■ **LESETEXT**:
******************************

Momentaufnahme: Mai 2018

Herr Silencer im Mai 2018

Vorherrschendes Gefühl: Das ist kein Mai. Das ist Hochsommer.

Wetter: Warm. Sehr warm, mit Temperaturen um die 25 Grad und sehr wenig Regen. Am Monatsende dreht der Frühsommer auf 11, plötzlich hat´s tagelang über 30 Grad. In Spanien ist es kälter als hier. WTF?


Lesen:

James Comey: A higher Loyalty: Truth, Lies and Leadership
Die Geschichte des Mannes, der Trump zum Präsidenten der USA machte: James Comey hatte viele Jobs und ein abwechselungsreiches Leben: Aushilfe in einem Supermarkt, Student, Lehrjahre als Anwalt bei Versicherungen, dann Strafverfolger unter Rudy Giuliani, Staatsanwalt und Mafiajäger in New York und stellvertetender Generealstaatsanwalt nach 9/11. Unter der Bush-Regierung fällt er über Dispute mit Dick Cheney zu Folter und Überwachung in Ungnade, verlässt den Öffentlichen Dienst und wird letztlich -unerwarteterweise- von Obama zum Chef des FBI gemacht.

******************************

■ **GEGEBENE DATEN**:
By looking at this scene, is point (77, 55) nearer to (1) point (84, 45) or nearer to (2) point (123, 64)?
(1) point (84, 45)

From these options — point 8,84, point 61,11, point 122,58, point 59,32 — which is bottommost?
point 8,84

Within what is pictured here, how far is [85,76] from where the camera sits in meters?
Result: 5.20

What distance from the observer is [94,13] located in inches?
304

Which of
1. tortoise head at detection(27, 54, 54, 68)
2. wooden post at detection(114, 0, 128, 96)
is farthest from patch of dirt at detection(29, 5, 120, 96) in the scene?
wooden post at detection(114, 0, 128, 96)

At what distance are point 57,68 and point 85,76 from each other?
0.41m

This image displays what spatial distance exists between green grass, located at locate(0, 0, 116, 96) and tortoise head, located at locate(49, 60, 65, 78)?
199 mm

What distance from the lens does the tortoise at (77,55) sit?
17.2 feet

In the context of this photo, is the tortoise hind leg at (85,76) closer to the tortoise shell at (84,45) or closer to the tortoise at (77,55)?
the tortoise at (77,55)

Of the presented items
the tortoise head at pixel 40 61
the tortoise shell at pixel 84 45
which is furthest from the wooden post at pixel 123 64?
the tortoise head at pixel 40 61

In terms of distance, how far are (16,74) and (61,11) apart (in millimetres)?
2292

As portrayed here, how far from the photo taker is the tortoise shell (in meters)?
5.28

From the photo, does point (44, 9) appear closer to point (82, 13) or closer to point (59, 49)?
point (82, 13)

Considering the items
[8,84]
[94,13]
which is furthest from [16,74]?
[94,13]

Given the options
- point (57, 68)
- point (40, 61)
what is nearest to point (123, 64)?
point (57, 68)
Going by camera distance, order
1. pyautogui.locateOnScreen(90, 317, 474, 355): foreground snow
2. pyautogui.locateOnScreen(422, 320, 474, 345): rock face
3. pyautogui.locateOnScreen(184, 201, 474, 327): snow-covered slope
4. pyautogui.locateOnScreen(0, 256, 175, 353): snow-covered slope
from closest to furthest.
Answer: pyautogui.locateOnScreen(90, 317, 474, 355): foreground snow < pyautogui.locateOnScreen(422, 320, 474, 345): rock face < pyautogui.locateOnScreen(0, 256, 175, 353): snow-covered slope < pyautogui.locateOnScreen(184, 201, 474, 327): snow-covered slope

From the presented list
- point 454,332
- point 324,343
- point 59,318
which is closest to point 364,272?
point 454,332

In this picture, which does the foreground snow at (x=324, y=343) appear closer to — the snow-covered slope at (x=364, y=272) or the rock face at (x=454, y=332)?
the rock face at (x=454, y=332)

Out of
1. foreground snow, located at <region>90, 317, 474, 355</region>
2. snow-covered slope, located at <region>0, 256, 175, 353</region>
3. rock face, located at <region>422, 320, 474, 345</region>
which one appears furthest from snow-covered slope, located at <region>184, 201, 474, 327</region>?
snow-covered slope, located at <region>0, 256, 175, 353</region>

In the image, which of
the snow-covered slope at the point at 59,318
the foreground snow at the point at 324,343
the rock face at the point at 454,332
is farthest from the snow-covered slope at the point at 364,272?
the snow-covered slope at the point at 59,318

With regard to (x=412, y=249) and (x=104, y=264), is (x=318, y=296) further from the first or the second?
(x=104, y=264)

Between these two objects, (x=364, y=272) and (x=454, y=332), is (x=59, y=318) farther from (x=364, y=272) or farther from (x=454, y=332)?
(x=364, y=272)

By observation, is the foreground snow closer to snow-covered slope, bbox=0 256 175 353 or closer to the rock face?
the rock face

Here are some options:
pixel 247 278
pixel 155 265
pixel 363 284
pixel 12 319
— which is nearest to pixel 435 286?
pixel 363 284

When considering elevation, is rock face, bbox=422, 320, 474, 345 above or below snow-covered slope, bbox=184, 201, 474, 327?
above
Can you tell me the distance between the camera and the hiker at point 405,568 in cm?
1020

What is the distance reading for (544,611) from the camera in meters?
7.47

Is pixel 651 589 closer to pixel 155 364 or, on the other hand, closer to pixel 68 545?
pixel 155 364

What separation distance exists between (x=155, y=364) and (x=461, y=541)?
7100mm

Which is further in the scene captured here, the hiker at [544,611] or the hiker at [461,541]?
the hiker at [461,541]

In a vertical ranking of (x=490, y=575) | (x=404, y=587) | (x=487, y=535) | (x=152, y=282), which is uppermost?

******************************

Greif den Monatsrückblick auf den Mai 2018 wieder auf und schreib ihn nach dem letzten Satz weiter. Die Zeilen haben mit dem Monatsrückblick nichts zu tun.

Anhand der Stationen seiner Biografie verdeutlicht Comey seine Vorstellung von guten Führungskräften. Seine eigenen Fähigkeiten werden auf eine harte Probe gestellt, als die Ermittlungen wegen Hillary Clintosn E-Mails beginnen und er unter politischen Druck gerät. Dann kommt die Wahl, und plötzlich steht Comey einem Präsidenten gegenüber, der ihn politisch vereinnahmen will – als „einen von ihnen“. Im Italienischen hat dieses Verhalten einen Namen: Cosa Nostra.

Das Buch ist überaus clever strukturiert. Nie wird es langweilig: Spannende Kapitel über die Mafia ziehen einen gleich zu Beginn in den Bann, man erfährt viel Privates – aber immer ist deutlich, dass man hier nur das liest, was Comey einen wissen lassen will. Und das, was man erfährt, lässt ihn als Heiligen scheinen: Er allein hat gegen die ersten Überwachungsprogramme der NSA gekämpft, er allein hat sich mit der Bush-Administration angelegt, um zu verhindern, dass die CIA die Erlaubnis zur Folter bekommt. Und natürlich hat er seine Jobs immer verlassen, wenn die gegen seine Prinzipien gingen.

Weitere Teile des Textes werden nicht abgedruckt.